What does axis mean? In pandas DataFrames: - axis=0: Perform the operation vertically (downwards across rows, column by column). - axis=1: Perform the operation horizontally (across columns, row by row).

The default is axis=0, that’s why we have to specify axis=1 in those examples.

Example 3: Adjusting pH Measurements

If you have a DataFrame with pH measurements that need to be adjusted by a fixed value (e.g., due to calibration error), you can use a lambda function to apply this correction.

# Example pH measurements
df_pH = pd.DataFrame({
    "Sample ID": [1, 2, 3, 4],
    "pH Measurement": [7.0, 4.5, 8.2, 5.5]
})

# Adjust pH measurements by subtracting 0.1 due to calibration error
df_pH['Adjusted pH'] = df_pH['pH Measurement'].apply(lambda x: x - 0.1)
df_pH
Sample ID pH Measurement Adjusted pH
0 1 7.0 6.9
1 2 4.5 4.4
2 3 8.2 8.1
3 4 5.5 5.4

Example 4: Converting Temperature Units

A common task in chemistry is converting temperature measurements from Celsius to Fahrenheit or Kelvin. This can easily be done with lambda functions.

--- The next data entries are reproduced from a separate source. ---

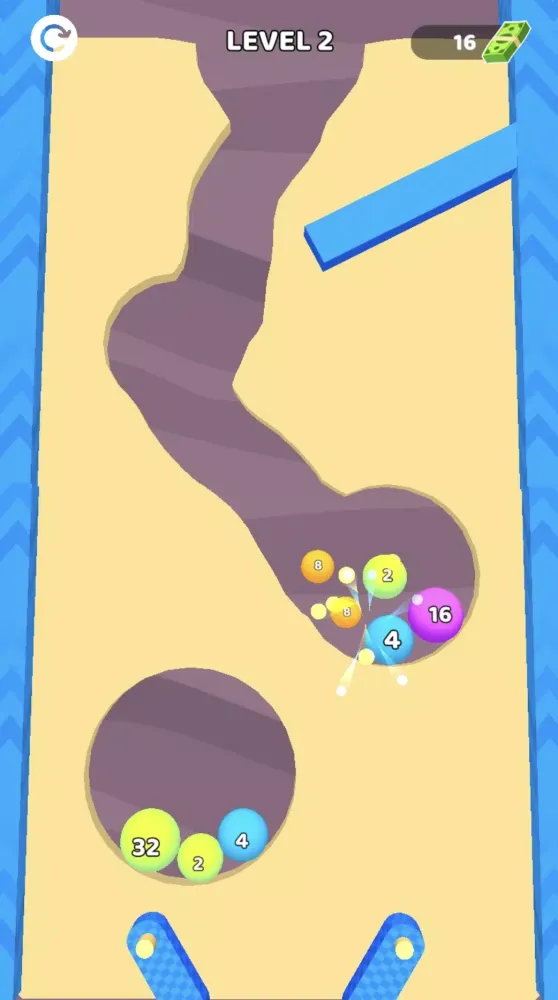 2048 Sand Balls应用截图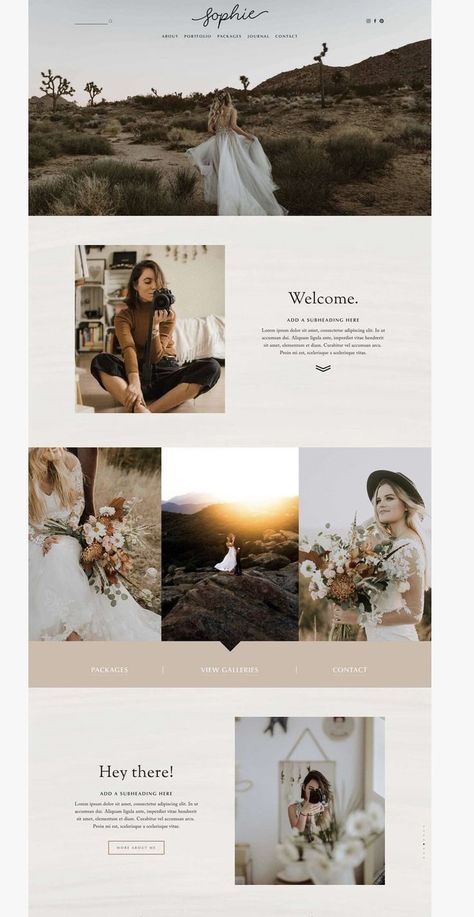 Romantic Website Design, Photography Website Inspiration, Photographer Website Design, Feminine Website Design, Feminine Website, Photography Website Design, Squarespace Template, Squarespace Design, Photographer Website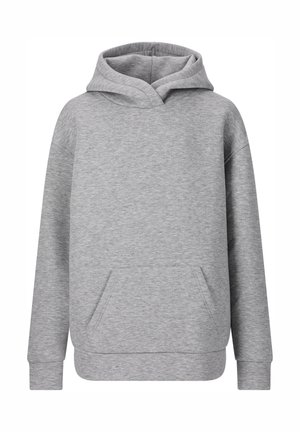 SEPAT - Kapuzenpullover - light grey melange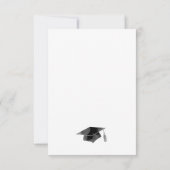 Invitation Simple 2025 Grad Minimalist Graduation Party (Dos)
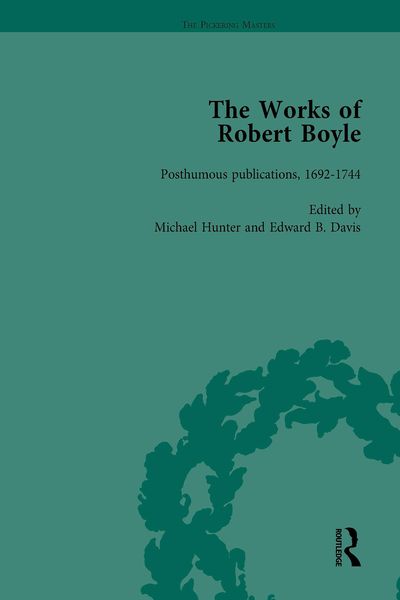 Produktbild: The Works of Robert Boyle, Part II Vol 5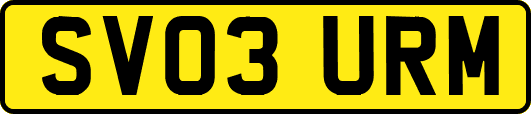 SV03URM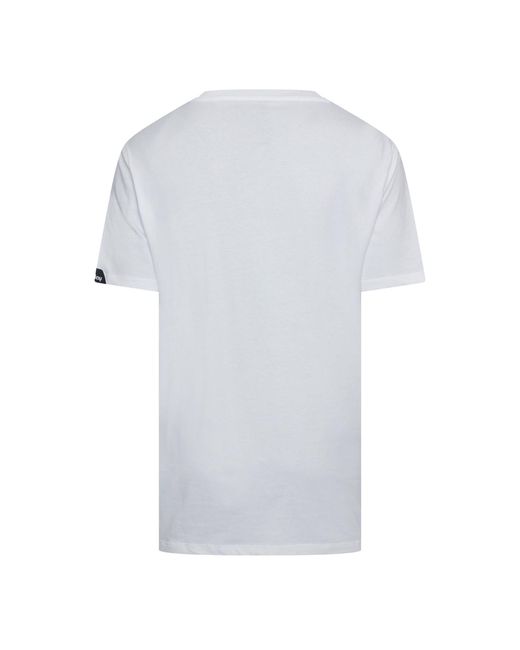 Replay White Short Sleeve T-Shirt for men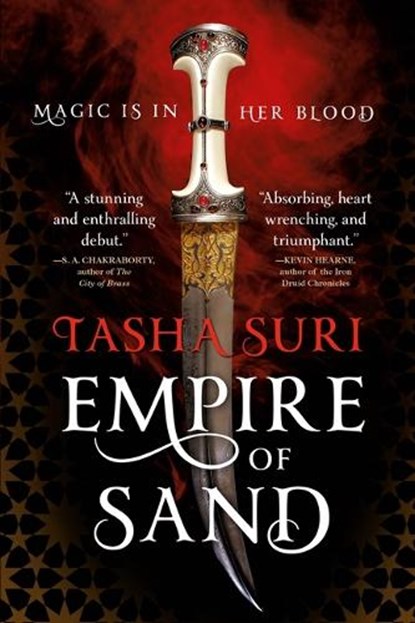 Empire of Sand, Tasha Suri - Paperback - 9780316449717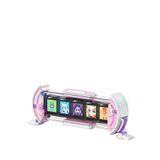 Divoom TimesGate 5 Ekranlı Rgb Işıklı Akıllı Dijital Saat Youtuber ve Oyuncu Dekor Resim Çerçevesi Pembe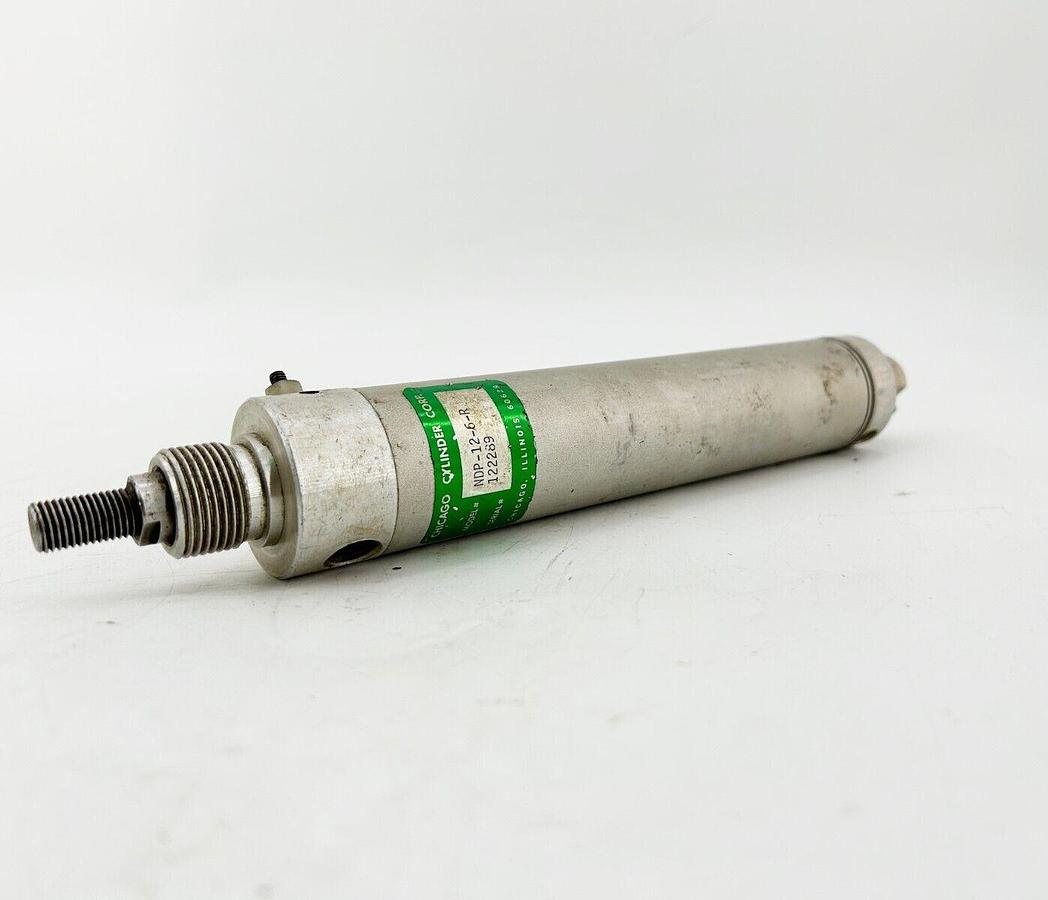 Used Chicago Cylinder Corp NDP-12-6-R 122289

# Example temperature data in Celsius
df_temp = pd.DataFrame({
    "Compound": ["Water", "Ethanol"],
    "Boiling Point (°C)": [100, 78.37]
})

# Convert Celsius to Fahrenheit
df_temp['Boiling Point (°F)'] = df_temp['Boiling Point (°C)'].apply(lambda x: (x * 9/5) + 32)

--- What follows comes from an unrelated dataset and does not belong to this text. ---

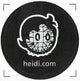 Heidi.com Streetwear Sticker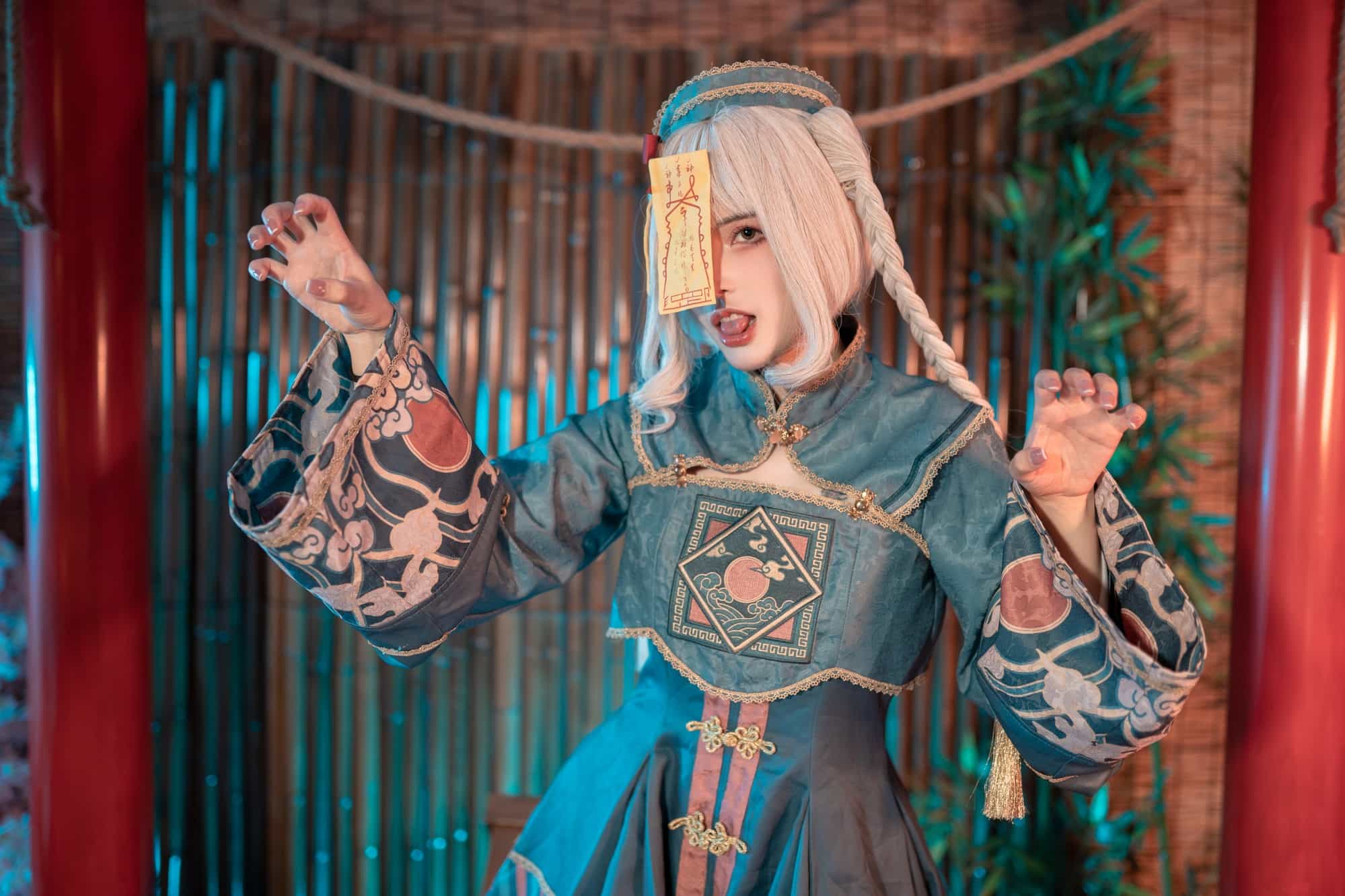 74P+1视频鹿八岁baby 小僵尸 cosplay二次元NO.041_次元岛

# Convert Celsius to Kelvin
df_temp['Boiling Point (K)'] = df_temp['Boiling Point (°C)'].apply(lambda x: x + 273.15)
df_temp
Compound Boiling Point (°C) Boiling Point (°F) Boiling Point (K)
0 Water 100.00 212.000 373.15
1 Ethanol 78.37 173.066 351.52

These examples demonstrate the versatility of lambda functions and the apply method in Pandas for performing quick, element-wise operations. They are particularly useful in chemistry for unit conversions, calculations based on multiple columns, and data adjustments.

Plotting with Pandas

Pandas plotting is built on Matplotlib, so you’ll need to have Matplotlib installed to make plots (pip install matplotlib). Let’s create a chemistry-related DataFrame and make some basic plots directly with Pandas.

Example data

import pandas as pd
import numpy as np

# Sample chemistry-related data
data = {
    'Compound': ['Water', 'Ethanol', 'Acetic Acid', 'Acetone', 'Methanol'],
    'Molecular Weight (g/mol)': [18.015, 46.07, 60.052, 58.08, 32.04],
    'Boiling Point (°C)': [100, 78.37, 118.1, 56.05, 64.7]
}
df = pd.DataFrame(data)

Basic Line Plot

Let’s create a line plot of the boiling points.

df.plot(x='Compound', y='Boiling Point (°C)', marker='o', linestyle='-', title='Boiling Points of Compounds')
<Axes: title={'center': 'Boiling Points of Compounds'}, xlabel='Compound'>

Bar Plot

A bar plot can be useful for comparing molecular weights.

df.plot(kind='bar', x='Compound', y='Molecular Weight (g/mol)', title='Molecular Weights of Compounds')
<Axes: title={'center': 'Molecular Weights of Compounds'}, xlabel='Compound'>

Transition to Matplotlib for More Customization

While Pandas plotting is convenient for quick and straightforward plots, Matplotlib provides more control and flexibility for customizing plots. This will be the next topic.